Next time you’re at a park or playground, bear this in mind . . . the owner of the park or playground may have no legal duty to keep the property safe or warn people about dangerous conditions on the property. In other words, the owner of the park or playground may not be legally obligated to inspect and repair the jungle gym or even warn visitors about known criminal activity that has occurred in the park. This even applies to certain properties owned and operated by the state or federal governments.
Under Georgia law, individuals or organizations who own or occupy land are required to use ordinary care in keeping their premises safe for “invitees.” An invitee is a person whom the owner or occupant of a property allows to enter the premises for the owner or occupant’s benefit. A retail store customer, a restaurant patron, and a hotel guest are all examples of an invitee. An owner or occupant’s duty to invitees generally includes inspecting, maintaining, and repairing the premises and warning invitees about hazardous conditions on the property. If an invitee is injured because the owner or occupant of the property failed to use care in keeping the premises safe, then the owner or occupant can be held liable for the invitee’s injuries.
If an owner or occupant of land allows a person onto the property for the person’s own use and enjoyment, the person is considered to be a “licensee.” The classic example of a licensee is a social guest. Owners and occupants of land owe a lesser duty to licensees; they are only liable to licensees for “willful or wanton injury.” In plain language, this means that a landowner may not intentionally or recklessly cause injury to a licensee. But, in general, landowners owe no duty to licensees to inspect, maintain, or repair the premises. Generally speaking, a landowner is only required to warn licensees of hidden hazards of which the landowner has knowledge and the licensee does not.

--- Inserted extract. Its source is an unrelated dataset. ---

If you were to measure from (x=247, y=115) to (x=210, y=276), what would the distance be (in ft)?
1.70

Under the Georgia Recreational Property Act, however, landowners who open their property for free recreational use by the public owe no duty to keep the premises safe or to give any warning about dangerous conditions on the premises. Under the “RPA,” a landowner who opens property to the public for free recreational use does not extend any assurance that the premises are safe for any purpose. Further, people who enter the property for free recreational use do not become “invitees” or “licensees” of the landowner. The RPA applies to both private and public landowners. So, the state and federal governments are generally protected by the RPA from claims arising on government land that is made available to the public for free recreational use.

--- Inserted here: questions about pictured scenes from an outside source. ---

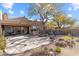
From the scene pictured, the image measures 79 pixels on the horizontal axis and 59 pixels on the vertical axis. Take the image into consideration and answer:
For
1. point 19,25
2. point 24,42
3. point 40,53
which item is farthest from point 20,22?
point 40,53

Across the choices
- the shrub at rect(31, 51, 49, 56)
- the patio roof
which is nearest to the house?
the patio roof

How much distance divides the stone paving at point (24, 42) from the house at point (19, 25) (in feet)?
0.19

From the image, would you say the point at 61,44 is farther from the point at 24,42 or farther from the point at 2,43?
the point at 2,43

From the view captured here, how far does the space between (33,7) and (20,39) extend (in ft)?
1.05

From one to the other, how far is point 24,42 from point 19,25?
0.16 metres

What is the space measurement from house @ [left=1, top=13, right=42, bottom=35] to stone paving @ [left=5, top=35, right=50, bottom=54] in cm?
6

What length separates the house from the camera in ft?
5.38

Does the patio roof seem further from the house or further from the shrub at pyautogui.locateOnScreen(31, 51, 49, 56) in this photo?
the shrub at pyautogui.locateOnScreen(31, 51, 49, 56)

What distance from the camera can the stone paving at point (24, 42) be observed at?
1.63 m

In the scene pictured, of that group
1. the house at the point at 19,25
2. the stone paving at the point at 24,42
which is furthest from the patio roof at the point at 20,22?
the stone paving at the point at 24,42

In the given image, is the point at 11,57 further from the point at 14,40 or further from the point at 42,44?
the point at 42,44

One important exception to the applicability of the RPA has come to be known as the “charge exception.” Under the charge exception, a landowner who charges a price or fee to people entering the premises for recreational use is not entitled to the protections of the RPA. So, if a landowner charges an admission fee to those who enter and use the property, the landowner cannot benefit from the insulation from liability created by the RPA.

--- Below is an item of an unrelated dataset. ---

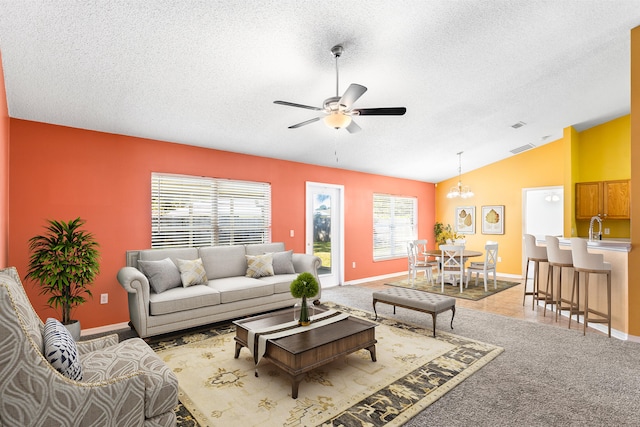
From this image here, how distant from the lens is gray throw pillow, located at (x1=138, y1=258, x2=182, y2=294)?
401 centimetres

But, what about the parking fees that we must pay at the entrances into some state and national parks? Courts have consistently ruled that these fees are not “admission fees,” but rather fees collected for the privilege of driving and parking a vehicle on the property. So, collecting a parking fee at the gate does not prevent landowners, including the state and federal governments, from shielding themselves from liability under the RPA. In addition, many courts have held that fees charged for the use of certain facilities or amenities, such as campgrounds or boat launches, are not admission fees and, therefore, do not remove the protections of the RPA.
In spite of the broad protections afforded to recreational property owners under the RPA, there are still circumstances under which these landowners may be held liable for injuries that occur on their properties. If you have been injured on recreational property, you should contact experienced legal counsel to evaluate the specific facts and circumstances surrounding your injuries. You very well may have a valid claim. But, in any event, use caution and care at all times on recreational property, and do not presume that the owner of the property has made the premises safe or provided adequate warning of hazardous conditions.